- **TO DO**
Exact wording is required: give all the records again, minus the pictures.

RECORDS FOR PROCESSING Start Marker

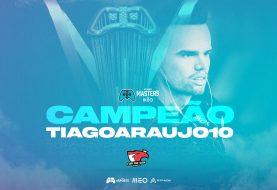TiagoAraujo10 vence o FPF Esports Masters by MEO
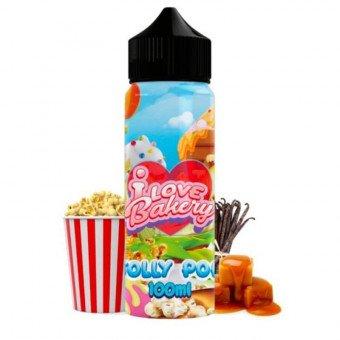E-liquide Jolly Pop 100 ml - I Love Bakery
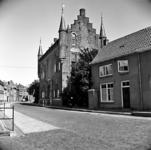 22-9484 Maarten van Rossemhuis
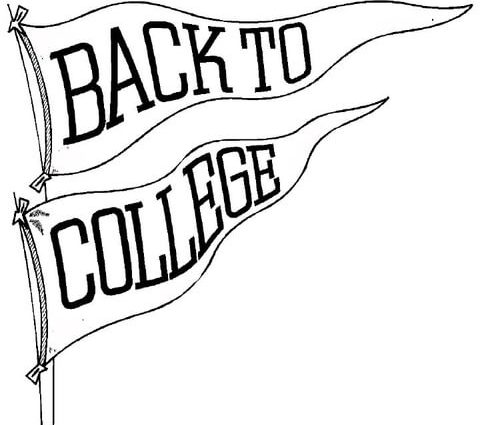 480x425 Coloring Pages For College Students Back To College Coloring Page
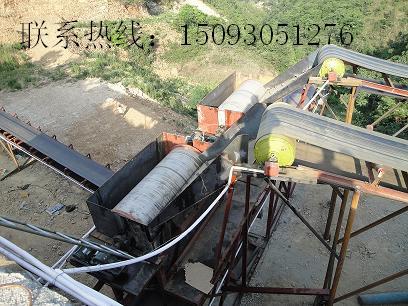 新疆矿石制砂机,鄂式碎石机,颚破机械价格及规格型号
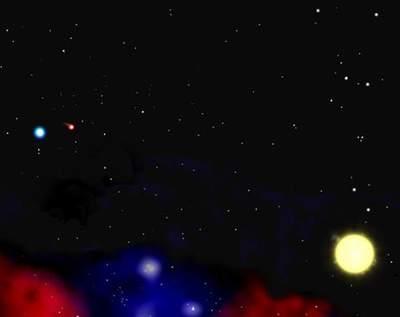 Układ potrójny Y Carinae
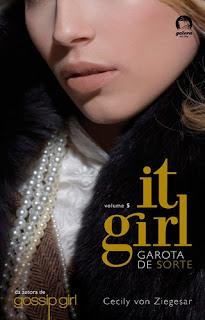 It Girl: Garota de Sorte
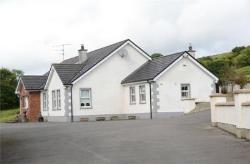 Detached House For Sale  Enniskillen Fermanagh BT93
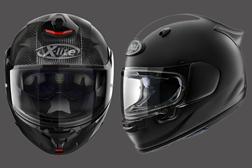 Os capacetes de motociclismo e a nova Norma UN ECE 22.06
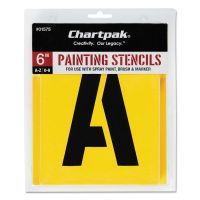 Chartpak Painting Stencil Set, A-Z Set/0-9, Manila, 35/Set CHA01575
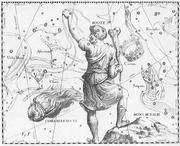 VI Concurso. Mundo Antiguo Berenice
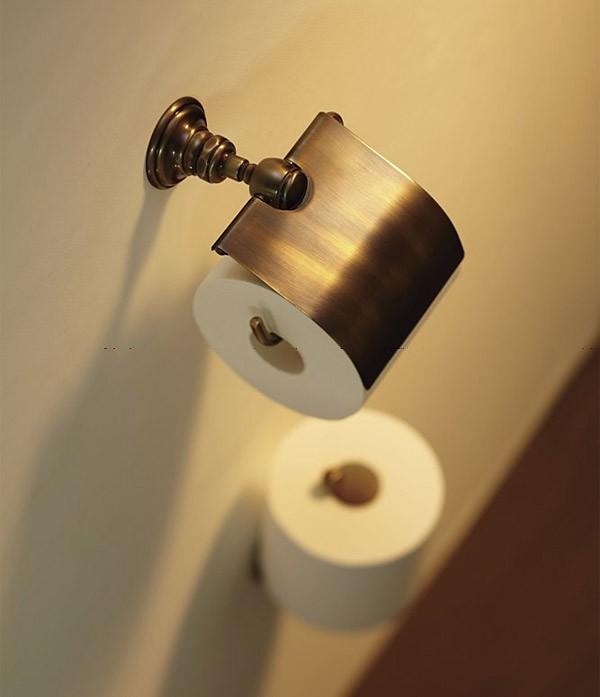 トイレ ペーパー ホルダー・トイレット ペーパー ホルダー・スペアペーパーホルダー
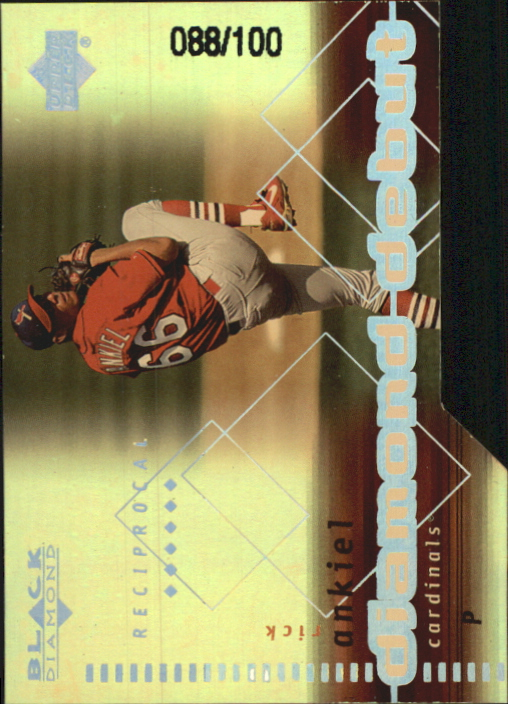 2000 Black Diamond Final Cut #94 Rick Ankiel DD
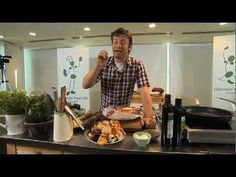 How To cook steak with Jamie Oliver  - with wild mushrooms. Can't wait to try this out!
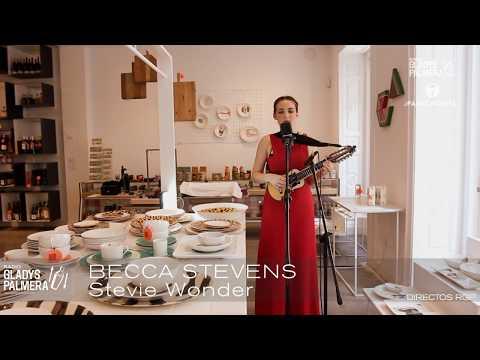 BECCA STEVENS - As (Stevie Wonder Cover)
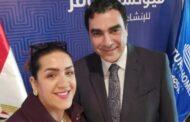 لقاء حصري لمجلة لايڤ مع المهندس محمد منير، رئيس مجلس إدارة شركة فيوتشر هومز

RECORDS FOR PROCESSING End Marker

- **OUTPUT OF THE EXERCISE**
TiagoAraujo10 vence o FPF Esports Masters by MEO
E-liquide Jolly Pop 100 ml - I Love Bakery
 22-9484 Maarten van Rossemhuis
 480x425 Coloring Pages For College Students Back To College Coloring Page
 新疆矿石制砂机,鄂式碎石机,颚破机械价格及规格型号
 Układ potrójny Y Carinae
 It Girl: Garota de Sorte
 Detached House For Sale  Enniskillen Fermanagh BT93
 Os capacetes de motociclismo e a nova Norma UN ECE 22.06
 Chartpak Painting Stencil Set, A-Z Set/0-9, Manila, 35/Set CHA01575
 VI Concurso. Mundo Antiguo Berenice
 トイレ ペーパー ホルダー・トイレット ペーパー ホルダー・スペアペーパーホルダー
 2000 Black Diamond Final Cut #94 Rick Ankiel DD
 How To cook steak with Jamie Oliver  - with wild mushrooms. Can't wait to try this out!
 BECCA STEVENS - As (Stevie Wonder Cover)
 لقاء حصري لمجلة لايڤ مع المهندس محمد منير، رئيس مجلس إدارة شركة فيوتشر هومز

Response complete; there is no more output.